Верования как система взглядов и идей питает состояние веры, которые возникли не потому, что мозг - большой, а потому что индивидуальные "мистические" переживания отдельных людей - подобие древних гениев - требовали объяснения, и они возникали, порождая веру как состояние души. Так что здесь скорее наоборот: такой большой мозг потребовался для возможности рационализации иррациональных (не обязательно животных, инстинктивных) переживаний, доступных только человеку.
Вера необходима человеку хотя бы в качестве веры в себя, что экономит силы, сдерживая от сомнений, в титанических усилиях ЕДИНИЦ (гениев) в деле познания мира и его описания. Остальным вера экономит жизненные силы - согласна. (3-8.03.12)
О ЗАВИСИМОСТИ. Зависимость такова, что она непременно стремится контролировать течение жизни того, в отношении кого зависимость существует. Именно этот контроль и позволяет жить в поле только чужой жизни, ведь он - это не просто знание о жизни другого, а - участие в этой жизни в разных формах и, чаще всего, без разрешения. Избавиться от неё можно лишь перестав жить эмоциональной подпиткой событиями жизни другого. Мало того, показателем зависимости (а не любви) как раз и является наличие потребности в этой-самой подпитке.
Любовь не контролирует: ей важно знать о жизни любимого не из страха быть покинутым, не из пустоты собственной жизни без этого человека, а для своевременной поддержки и помощи, со-чувствия и отклика.
В любви человек желает быть в курсе, в зависимости - контролировать; в любви человек готов к отклику и чуткой заботе, в зависимости стремится к любому - отрицательному ли, положительному ли - вниманию к себе; в любви человек действует из "не как я хочу, но как ты", в зависимости - из собственного видения того, как и что хочет другой.
Зависимость - это предельный эгоизм (как не-любовь к себе) на фоне пустоты и отсутствия подлинности собственной жизни. Выход из зависимости возможен через пробуждение любви к себе и творчество: они и позволят перестать жить только тем, как плетется жизнь другого... (23.03)
О силе ИНДИВИДУАЛЬНОСТИ. Читая и осмысливая роман Т.Манна "Волшебная гора":
только настоящая мощь индивидуальности может выдержать глубину, напряжение и величие выражения "страшный суд", потому как последний является частью её реальной душевной жизни, а не каким-то там посмертным будущим..
в устах такого человека выражение "страшный суд" не звучит пафосно или смешно, надменно или трусливо, нечаянно сорвавшемся из легкомыслия или вымученно проговорённым из долга, но -- совершенно органично, искренним и с ощущением чуть ли не священного права произносящего на этот "трубный глас".

● **Задание A**: Повторите строки данных от строки с «this 1270×952 image.» до строки с «cracked asphalt [2, 459, 1270, 949]», заменив «marked» на «flagged» и оставив всё прочее как есть?

● **Извлечённые данные**:
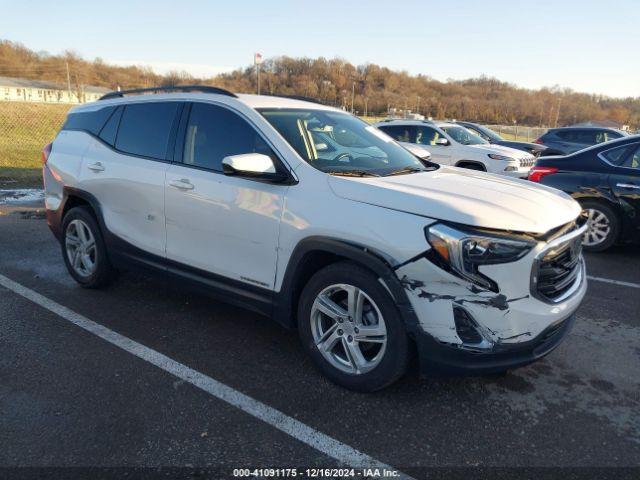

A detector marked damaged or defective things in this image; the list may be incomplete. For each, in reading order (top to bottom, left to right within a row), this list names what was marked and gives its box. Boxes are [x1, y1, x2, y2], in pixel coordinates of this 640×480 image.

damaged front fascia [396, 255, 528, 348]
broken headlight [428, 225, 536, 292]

---

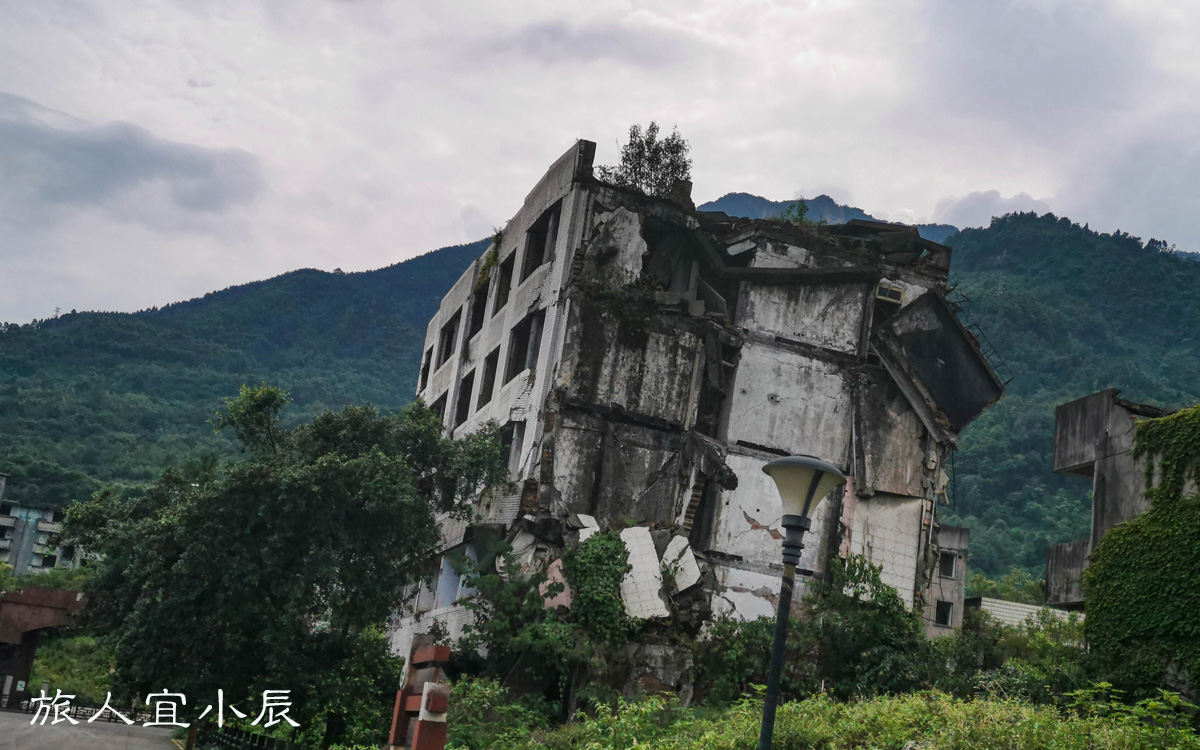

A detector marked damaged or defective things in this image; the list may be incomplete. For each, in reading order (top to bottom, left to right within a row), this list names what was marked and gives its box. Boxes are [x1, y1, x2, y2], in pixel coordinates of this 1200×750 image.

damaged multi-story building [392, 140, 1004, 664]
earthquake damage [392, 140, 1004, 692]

...

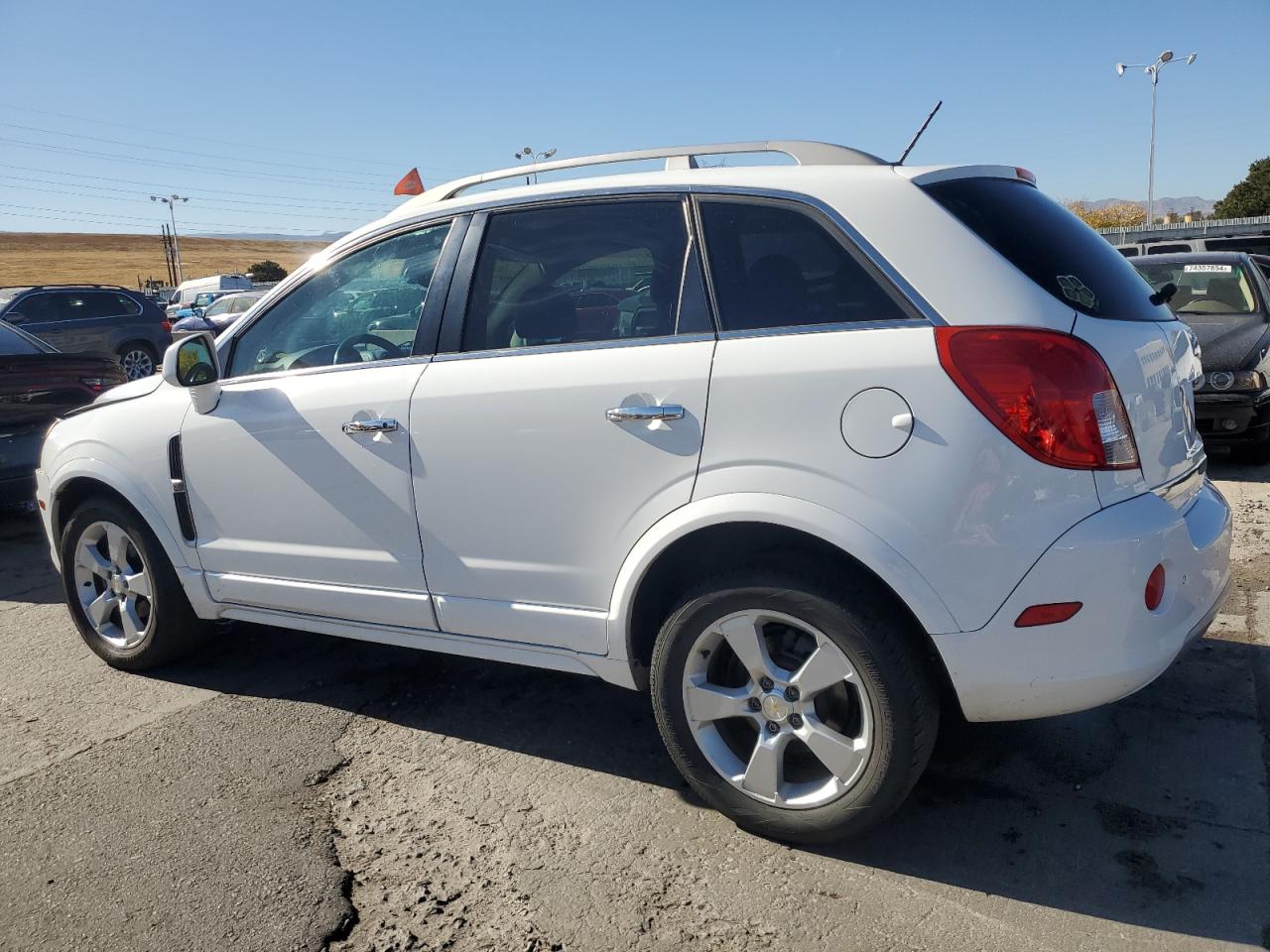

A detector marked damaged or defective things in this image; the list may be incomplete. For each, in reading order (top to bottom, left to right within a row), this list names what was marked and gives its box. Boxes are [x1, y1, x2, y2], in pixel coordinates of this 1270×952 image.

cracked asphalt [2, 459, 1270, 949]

● **Задание B**: Продолжите размышления о вере, зависимости и силе индивидуальности, начав сразу после последнего приведённого предложения?

● **Ответ A**:
A detector flagged damaged or defective things in this image; the list may be incomplete. For each, in reading order (top to bottom, left to right within a row), this list names what was flagged and gives its box. Boxes are [x1, y1, x2, y2], in pixel coordinates of this 1270×952 image.

cracked asphalt [2, 459, 1270, 949]

● **Ответ B**:
именно индивидуальность причастна чему-то глубинно-всеобщему, которому так чуждо коллективное, в чьём уделе протекает жизнь большинства. вот такой парадокс: индивидуальность, помимо безусловной уникальности, утверждает всеобщее, но отрицает собой коллективное..
она способна проявлять через себя "всё", делая это "всё" лишь частью себя самой, но никогда наоборот - быть частью чего-то. индивидуальность подобна капле, которая вместо того, чтоб раствориться в море, вбирает его в себя. она - всегда эгоцентрична... (25.03)
Подлинная индивидуальность уверенно стоит во всеобщем/универсальном, транслируя его в индивидуально созданных смыслах и формах, и противостоит коллективному, и не потому, что стремится противостоять, а потому, что выпадает из него естественным для себя образом...
всеобщее как универсальное и всеобщее как повсеместно распространенное, коллективное — не тождественны (28.03)
О философии. Понравилось у Льва Шестова мысль (из передачи услышала), суть которой такова: "меня не интересует философия, меня интересуют философы как живые свидетели тех идей и переживаний, которые отразились в их философствовании"... Что-то в этом есть, вернее, в этом - есть ВСЁ необходимое...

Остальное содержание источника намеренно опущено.